Negotiating the penalty: informing the taxpayer
When you negotiate a penalty you must explain why you are seeking a penalty and the offence involved. If this is not done in a letter, there should be a clear telephone note or note of a meeting on the file which shows that this was fully explained before you invite the taxpayer to make any offer in settlement.
It is equally essential that in any discussion or correspondence about penalties the question of abatement should be clearly brought out. You must
- draw the taxpayer’s attention to the maximum penalties available under the law
- draw the taxpayer’s attention to the Board’s powers to abate (IHTM36171) penalties and accept an offer as explained in leaflet IHT 13
- indicate the level of penalty (‘the expected offer’ (IHTM36174)) which you , feel is appropriate in the circumstances, after having sought prior approval (IHTM36223), and show in general terms how you have arrived at the figure, for example £50,000 (uplift) x 40% (tax) x 15% (loading)
- invite the taxpayer to make an offer (in some cases this may be accompanied by a ‘letter of offer’ (IHTM36331) at this stage)

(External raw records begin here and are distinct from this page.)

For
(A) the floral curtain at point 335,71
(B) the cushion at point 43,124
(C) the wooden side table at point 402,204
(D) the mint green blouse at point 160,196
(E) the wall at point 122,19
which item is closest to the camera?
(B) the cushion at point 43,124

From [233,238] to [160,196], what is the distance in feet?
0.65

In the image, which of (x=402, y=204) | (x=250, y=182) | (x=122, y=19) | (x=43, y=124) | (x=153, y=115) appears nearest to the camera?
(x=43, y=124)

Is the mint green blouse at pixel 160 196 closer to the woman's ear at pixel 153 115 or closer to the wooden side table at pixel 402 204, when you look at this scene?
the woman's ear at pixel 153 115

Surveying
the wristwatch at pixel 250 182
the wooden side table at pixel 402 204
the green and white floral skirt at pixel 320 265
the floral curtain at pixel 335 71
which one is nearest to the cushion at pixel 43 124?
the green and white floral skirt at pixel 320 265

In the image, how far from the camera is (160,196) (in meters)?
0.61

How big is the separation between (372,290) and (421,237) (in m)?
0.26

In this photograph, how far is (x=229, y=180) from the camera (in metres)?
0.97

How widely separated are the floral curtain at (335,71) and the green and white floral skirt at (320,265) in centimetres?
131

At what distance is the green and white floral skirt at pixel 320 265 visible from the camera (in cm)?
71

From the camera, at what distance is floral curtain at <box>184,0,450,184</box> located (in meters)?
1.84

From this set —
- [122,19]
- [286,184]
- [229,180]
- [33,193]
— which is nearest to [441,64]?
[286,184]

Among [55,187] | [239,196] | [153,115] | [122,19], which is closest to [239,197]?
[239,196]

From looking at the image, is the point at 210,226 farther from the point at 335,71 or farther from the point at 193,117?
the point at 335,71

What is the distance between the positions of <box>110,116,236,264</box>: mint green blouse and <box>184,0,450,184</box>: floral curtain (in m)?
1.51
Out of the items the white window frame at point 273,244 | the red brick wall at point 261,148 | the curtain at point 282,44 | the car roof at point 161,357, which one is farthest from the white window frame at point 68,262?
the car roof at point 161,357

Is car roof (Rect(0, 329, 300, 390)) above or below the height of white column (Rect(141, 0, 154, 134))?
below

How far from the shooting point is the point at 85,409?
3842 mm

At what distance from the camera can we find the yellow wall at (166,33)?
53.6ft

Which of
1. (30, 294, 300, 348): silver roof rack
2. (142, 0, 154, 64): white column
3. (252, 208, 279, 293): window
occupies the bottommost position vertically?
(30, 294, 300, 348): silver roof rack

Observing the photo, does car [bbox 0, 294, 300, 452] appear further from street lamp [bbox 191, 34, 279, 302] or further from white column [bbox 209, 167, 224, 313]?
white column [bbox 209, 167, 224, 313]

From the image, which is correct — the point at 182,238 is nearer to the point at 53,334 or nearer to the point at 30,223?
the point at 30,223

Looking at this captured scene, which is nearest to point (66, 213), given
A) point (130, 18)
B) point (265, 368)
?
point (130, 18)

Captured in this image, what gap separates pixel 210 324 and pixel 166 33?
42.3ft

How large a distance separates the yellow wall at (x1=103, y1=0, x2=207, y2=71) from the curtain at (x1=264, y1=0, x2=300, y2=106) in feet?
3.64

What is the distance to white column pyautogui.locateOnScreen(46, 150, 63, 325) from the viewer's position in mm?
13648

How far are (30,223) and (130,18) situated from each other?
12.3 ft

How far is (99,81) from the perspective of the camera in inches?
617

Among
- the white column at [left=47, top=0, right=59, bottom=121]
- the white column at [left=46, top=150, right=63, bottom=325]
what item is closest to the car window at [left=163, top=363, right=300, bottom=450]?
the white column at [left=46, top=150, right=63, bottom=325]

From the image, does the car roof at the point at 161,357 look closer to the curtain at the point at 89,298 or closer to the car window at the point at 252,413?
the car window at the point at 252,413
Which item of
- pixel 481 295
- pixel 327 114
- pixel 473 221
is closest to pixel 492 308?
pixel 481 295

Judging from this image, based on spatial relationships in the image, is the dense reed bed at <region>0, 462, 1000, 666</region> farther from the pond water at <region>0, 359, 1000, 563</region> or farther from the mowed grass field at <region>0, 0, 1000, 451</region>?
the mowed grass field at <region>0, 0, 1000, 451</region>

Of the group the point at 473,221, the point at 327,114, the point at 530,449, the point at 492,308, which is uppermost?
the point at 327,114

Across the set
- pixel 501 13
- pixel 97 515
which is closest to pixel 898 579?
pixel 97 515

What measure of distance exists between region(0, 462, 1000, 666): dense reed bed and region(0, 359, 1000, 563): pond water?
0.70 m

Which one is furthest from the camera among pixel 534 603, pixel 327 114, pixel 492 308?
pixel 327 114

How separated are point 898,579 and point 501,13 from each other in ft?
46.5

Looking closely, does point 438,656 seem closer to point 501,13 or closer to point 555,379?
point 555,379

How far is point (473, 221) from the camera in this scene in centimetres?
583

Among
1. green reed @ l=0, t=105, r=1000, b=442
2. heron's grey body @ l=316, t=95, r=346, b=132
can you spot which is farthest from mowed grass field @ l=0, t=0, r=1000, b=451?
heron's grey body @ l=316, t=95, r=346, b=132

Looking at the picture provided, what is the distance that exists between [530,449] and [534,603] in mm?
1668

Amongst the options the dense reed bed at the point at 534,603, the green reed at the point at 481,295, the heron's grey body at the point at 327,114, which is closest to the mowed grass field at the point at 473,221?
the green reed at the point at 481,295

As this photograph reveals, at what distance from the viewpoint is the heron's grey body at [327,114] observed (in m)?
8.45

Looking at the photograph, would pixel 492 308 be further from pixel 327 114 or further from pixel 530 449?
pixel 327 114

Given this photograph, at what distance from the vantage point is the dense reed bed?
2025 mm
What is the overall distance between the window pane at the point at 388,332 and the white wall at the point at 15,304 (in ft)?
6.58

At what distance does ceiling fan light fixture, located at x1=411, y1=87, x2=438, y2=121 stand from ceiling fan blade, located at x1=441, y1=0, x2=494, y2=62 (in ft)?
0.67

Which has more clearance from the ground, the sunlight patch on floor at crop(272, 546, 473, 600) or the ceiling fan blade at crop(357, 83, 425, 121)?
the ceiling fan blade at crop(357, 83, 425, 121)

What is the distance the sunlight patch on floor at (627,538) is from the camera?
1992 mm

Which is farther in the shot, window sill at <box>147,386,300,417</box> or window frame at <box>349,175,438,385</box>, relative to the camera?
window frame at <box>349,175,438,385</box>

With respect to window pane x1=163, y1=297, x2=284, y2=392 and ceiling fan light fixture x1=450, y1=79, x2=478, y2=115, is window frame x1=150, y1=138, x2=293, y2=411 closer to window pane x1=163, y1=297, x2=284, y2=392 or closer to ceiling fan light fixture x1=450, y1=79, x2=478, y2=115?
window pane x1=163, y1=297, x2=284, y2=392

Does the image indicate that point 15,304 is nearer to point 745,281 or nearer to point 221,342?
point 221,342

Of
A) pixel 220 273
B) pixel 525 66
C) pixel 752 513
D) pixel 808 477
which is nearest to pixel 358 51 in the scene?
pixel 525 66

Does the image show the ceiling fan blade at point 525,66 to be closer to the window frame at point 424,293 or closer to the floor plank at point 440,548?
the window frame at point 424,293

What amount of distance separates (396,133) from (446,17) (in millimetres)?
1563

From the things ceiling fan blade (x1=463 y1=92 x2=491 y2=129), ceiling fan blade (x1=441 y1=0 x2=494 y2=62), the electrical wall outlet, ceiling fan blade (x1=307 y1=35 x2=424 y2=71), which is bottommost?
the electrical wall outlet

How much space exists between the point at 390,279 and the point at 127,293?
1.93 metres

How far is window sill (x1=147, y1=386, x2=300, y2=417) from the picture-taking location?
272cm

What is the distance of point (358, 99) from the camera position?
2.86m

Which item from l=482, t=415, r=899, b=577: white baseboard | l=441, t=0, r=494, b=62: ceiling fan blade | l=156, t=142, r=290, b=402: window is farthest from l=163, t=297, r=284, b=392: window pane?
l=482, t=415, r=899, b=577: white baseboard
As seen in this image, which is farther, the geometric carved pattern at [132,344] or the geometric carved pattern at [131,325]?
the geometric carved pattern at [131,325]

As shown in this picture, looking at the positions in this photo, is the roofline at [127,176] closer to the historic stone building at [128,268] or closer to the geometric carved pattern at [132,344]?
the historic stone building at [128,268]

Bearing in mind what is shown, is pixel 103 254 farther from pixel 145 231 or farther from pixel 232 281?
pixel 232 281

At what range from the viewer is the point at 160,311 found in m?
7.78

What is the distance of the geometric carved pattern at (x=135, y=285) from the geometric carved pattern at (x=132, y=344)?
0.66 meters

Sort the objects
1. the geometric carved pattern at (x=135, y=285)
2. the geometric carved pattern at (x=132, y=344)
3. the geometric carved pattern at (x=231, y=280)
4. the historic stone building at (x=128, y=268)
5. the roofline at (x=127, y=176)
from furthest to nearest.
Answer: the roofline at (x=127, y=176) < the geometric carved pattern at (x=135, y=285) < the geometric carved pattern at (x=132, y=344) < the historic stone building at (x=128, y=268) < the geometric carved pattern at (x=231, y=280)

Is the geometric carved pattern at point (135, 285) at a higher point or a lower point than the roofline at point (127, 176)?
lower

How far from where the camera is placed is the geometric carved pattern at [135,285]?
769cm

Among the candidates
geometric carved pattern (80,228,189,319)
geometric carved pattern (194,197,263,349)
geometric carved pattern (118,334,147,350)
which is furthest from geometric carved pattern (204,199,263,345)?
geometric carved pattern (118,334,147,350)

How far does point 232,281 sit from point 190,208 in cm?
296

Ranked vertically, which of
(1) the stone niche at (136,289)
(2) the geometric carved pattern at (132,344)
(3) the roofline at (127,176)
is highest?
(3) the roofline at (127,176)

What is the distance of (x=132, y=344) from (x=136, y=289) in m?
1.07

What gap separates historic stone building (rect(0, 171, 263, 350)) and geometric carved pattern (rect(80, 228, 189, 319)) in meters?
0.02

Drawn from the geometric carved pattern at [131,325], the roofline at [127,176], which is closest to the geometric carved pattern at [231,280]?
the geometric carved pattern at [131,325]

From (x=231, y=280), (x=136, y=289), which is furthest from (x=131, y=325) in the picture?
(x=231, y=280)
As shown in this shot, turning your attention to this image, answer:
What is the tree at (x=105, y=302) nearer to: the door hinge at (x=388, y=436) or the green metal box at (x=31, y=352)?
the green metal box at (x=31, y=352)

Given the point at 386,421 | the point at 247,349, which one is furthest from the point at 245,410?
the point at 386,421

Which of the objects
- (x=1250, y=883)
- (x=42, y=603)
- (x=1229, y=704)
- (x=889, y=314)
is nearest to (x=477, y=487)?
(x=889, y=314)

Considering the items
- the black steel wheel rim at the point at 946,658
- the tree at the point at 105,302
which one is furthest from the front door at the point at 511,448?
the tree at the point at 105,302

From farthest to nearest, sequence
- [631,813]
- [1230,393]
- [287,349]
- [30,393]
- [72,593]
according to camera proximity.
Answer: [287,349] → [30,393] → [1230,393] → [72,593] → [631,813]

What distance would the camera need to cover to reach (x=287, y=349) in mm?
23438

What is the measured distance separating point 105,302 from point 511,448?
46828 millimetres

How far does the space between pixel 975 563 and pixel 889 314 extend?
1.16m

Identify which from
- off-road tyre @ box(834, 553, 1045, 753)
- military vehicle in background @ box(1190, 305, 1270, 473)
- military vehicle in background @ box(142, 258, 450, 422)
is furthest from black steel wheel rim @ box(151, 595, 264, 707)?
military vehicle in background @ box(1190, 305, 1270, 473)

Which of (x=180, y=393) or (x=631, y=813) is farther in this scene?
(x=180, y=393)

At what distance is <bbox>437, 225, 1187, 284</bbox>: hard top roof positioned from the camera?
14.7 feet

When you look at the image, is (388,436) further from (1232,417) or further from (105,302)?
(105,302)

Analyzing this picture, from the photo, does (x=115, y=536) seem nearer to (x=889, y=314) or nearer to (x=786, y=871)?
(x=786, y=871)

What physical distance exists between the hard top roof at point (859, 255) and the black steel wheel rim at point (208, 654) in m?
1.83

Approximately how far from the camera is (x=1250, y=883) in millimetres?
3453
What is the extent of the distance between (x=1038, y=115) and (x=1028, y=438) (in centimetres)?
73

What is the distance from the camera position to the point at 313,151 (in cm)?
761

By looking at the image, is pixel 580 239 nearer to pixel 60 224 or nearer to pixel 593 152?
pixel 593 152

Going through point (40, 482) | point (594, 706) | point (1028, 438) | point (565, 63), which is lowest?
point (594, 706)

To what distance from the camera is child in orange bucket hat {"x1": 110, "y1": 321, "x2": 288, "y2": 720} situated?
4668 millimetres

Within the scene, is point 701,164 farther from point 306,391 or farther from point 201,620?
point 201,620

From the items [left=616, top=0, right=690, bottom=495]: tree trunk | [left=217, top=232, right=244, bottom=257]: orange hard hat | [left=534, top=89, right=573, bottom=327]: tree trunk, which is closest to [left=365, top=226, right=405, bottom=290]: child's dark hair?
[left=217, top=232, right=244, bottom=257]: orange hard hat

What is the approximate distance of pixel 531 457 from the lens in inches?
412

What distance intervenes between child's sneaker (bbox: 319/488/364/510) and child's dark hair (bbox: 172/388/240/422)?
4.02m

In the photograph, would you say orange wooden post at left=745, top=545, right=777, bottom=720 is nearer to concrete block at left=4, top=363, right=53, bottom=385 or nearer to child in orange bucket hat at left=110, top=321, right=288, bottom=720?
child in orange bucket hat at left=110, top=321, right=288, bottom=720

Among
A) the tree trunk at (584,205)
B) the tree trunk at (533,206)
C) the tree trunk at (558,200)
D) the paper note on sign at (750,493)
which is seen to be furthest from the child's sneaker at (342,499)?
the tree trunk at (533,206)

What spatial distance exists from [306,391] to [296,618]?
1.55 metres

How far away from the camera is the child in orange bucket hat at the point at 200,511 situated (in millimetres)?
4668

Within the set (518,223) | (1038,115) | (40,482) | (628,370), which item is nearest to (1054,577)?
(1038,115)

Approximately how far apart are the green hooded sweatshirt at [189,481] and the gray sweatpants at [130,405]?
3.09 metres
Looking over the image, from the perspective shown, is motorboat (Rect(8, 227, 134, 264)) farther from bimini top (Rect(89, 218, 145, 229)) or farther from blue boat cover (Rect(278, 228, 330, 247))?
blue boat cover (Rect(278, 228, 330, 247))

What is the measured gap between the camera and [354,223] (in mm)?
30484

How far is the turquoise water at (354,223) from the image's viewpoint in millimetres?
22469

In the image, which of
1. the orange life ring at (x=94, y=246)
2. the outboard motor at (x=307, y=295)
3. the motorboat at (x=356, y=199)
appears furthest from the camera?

- explain that if a mutually acceptable penalty cannot be negotiated, the Board may commence proceedings for the recovery of a penalty before the First-tier Tribunal, or, exceptionally, the Courts (This content has been withheld because of exemptions in the Freedom of Information Act 2000) (This content has been withheld because of exemptions in the Freedom of Information Act 2000) (This content has been withheld because of exemptions in the Freedom of Information Act 2000) If an agent is acting, you can in the first instance put these matters to the agent, with a request that the client is made aware of the position. But if negotiations become protracted or deadlocked, you should ask for a meeting with the taxpayers themselves so you can explain your views directly to them. If the meeting is refused, you should write to the taxpayers, copying your letter to the agent, setting out your case and covering the matters referred to above.
In larger and more difficult cases, you should seek an interview with the taxpayer and the agent at the outset rather than write. You cannot insist on an interview although you should point out that it is essential for the taxpayer to know exactly what the position is and it will be the last opportunity to make a plea in mitigation of the penalties you consider due. This can usually best be done at an interview.
You should not normally hold a settlement interview with the taxpayer alone, unless the agent is aware that you are doing so and does not object.